Стернианскую технику — а Стерн, кажется, повлиял на всех прозаиков и романистов, живших после него, по крайней мере до середины XIX века, — Гоголь был способен обращать в свою противоположность. «Но мы стали говорить довольно громко, — перебивает свое повествование Гоголь в главе XI «Мертвых душ» совсем по Стерну, — позабыв, что герой наш, спавший во все время рассказа его повести, уже проснулся и легко может услышать так часто повторяемую свою фамилию. Он же человек обидчивый и недоволен, если о нем изъясняются неуважительно. Читателю сполугоря, рассердится ли на него Чичиков или нет, но что до автора, то он ни в каком случае не должен ссориться с своим героем: еще не мало пути и дороги придется им пройти вдвоем рука в руку; две большие части впереди — это не безделица».

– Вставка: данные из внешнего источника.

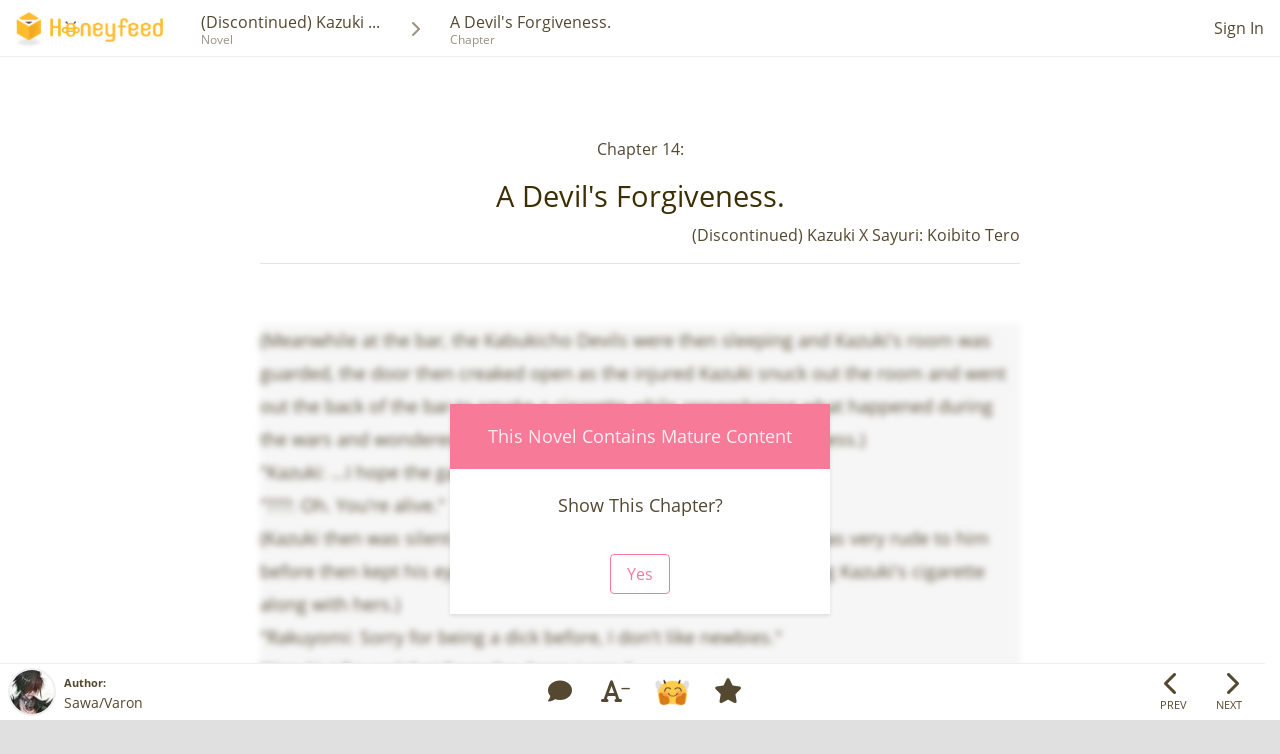

--- FILE ---
content_type: text/html; charset=utf-8
request_url: https://www.google.com/recaptcha/api2/aframe
body_size: 268
content:
<!DOCTYPE HTML><html><head><meta http-equiv="content-type" content="text/html; charset=UTF-8"></head><body><script nonce="56D-_qb3lYdOxuj1QwLgnQ">/** Anti-fraud and anti-abuse applications only. See google.com/recaptcha */ try{var clients={'sodar':'https://pagead2.googlesyndication.com/pagead/sodar?'};window.addEventListener("message",function(a){try{if(a.source===window.parent){var b=JSON.parse(a.data);var c=clients[b['id']];if(c){var d=document.createElement('img');d.src=c+b['params']+'&rc='+(localStorage.getItem("rc::a")?sessionStorage.getItem("rc::b"):"");window.document.body.appendChild(d);sessionStorage.setItem("rc::e",parseInt(sessionStorage.getItem("rc::e")||0)+1);localStorage.setItem("rc::h",'1769307522808');}}}catch(b){}});window.parent.postMessage("_grecaptcha_ready", "*");}catch(b){}</script></body></html>

--- FILE ---
content_type: text/javascript; charset=utf-8
request_url: https://www.recaptcha.net/recaptcha/api.js?onload=executeRecaptchaForSignUp&render=6LeU15UpAAAAALomMYByspDmH7wjwUv5wA0bjA9M
body_size: 1020
content:
/* PLEASE DO NOT COPY AND PASTE THIS CODE. */(function(){var w=window,C='___grecaptcha_cfg',cfg=w[C]=w[C]||{},N='grecaptcha';var gr=w[N]=w[N]||{};gr.ready=gr.ready||function(f){(cfg['fns']=cfg['fns']||[]).push(f);};w['__recaptcha_api']='https://www.recaptcha.net/recaptcha/api2/';(cfg['render']=cfg['render']||[]).push('6LeU15UpAAAAALomMYByspDmH7wjwUv5wA0bjA9M');(cfg['onload']=cfg['onload']||[]).push('executeRecaptchaForSignUp');(cfg['clr']=cfg['clr']||[]).push('true');(cfg['anchor-ms']=cfg['anchor-ms']||[]).push(20000);(cfg['execute-ms']=cfg['execute-ms']||[]).push(30000);w['__google_recaptcha_client']=true;var d=document,po=d.createElement('script');po.type='text/javascript';po.async=true; po.charset='utf-8';var v=w.navigator,m=d.createElement('meta');m.httpEquiv='origin-trial';m.content='A6iYDRdcg1LVww9DNZEU+JUx2g1IJxSxk4P6F+LimR0ElFa38FydBqtz/[base64]';if(v&&v.cookieDeprecationLabel){v.cookieDeprecationLabel.getValue().then(function(l){if(l!=='treatment_1.1'&&l!=='treatment_1.2'&&l!=='control_1.1'){d.head.prepend(m);}});}else{d.head.prepend(m);}var m=d.createElement('meta');m.httpEquiv='origin-trial';m.content='[base64]';d.head.prepend(m);po.src='https://www.gstatic.com/recaptcha/releases/PoyoqOPhxBO7pBk68S4YbpHZ/recaptcha__en.js';po.crossOrigin='anonymous';po.integrity='sha384-CsMESSmpdyXn2oSFisDd6UA6lT/9DlfGd77o9JZlC2/zeLHxhb5UOwKTAkz7dFBg';var e=d.querySelector('script[nonce]'),n=e&&(e['nonce']||e.getAttribute('nonce'));if(n){po.setAttribute('nonce',n);}var s=d.getElementsByTagName('script')[0];s.parentNode.insertBefore(po, s);})();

У Стерна подобные моменты, прерывающие повествование, всегда нарушают «иллюзию» и переводят читателя из «действительности героя» в «действительность автора и читателя». Для Гоголя же похожий момент значит совсем обратное — выявление, обнаружение того обстоятельства, что герой, читатель и автор находятся в одной действительности произведения, а именно в той почти беспредельно конкретной и материально-чувственной действительности, которая не совпадает с планом непосредственно вещным, но прямо продолжает его, и которая выше названа действительностью празднества бытия. Празднество, если оно настоящее, подразумевает родство восторженных чувств и настроений у всех его участников, — вот все они и объяты одной стихией. Ни следующий за этим авторским комментарием («отступлением») разговор Чичикова с Селифаном — на одних почти междометиях, ни непосредственно следующий за тем ликующий финал поэмы —

все это не звучит диссонансом, все это — лишь оттенки одного потока, в который давно уже вовлечен читатель. Гоголь создает такую эпическую цельность, какую никак нельзя разрушить, — вся она покоится на прочнейшем фундаменте целостного образа действительности и бытия. Она так ненарушимо прочна, что и приемы самой новой техники не наносят ей ни малейшего ущерба и, напротив, сами утрачивают свой первоначальный смысл.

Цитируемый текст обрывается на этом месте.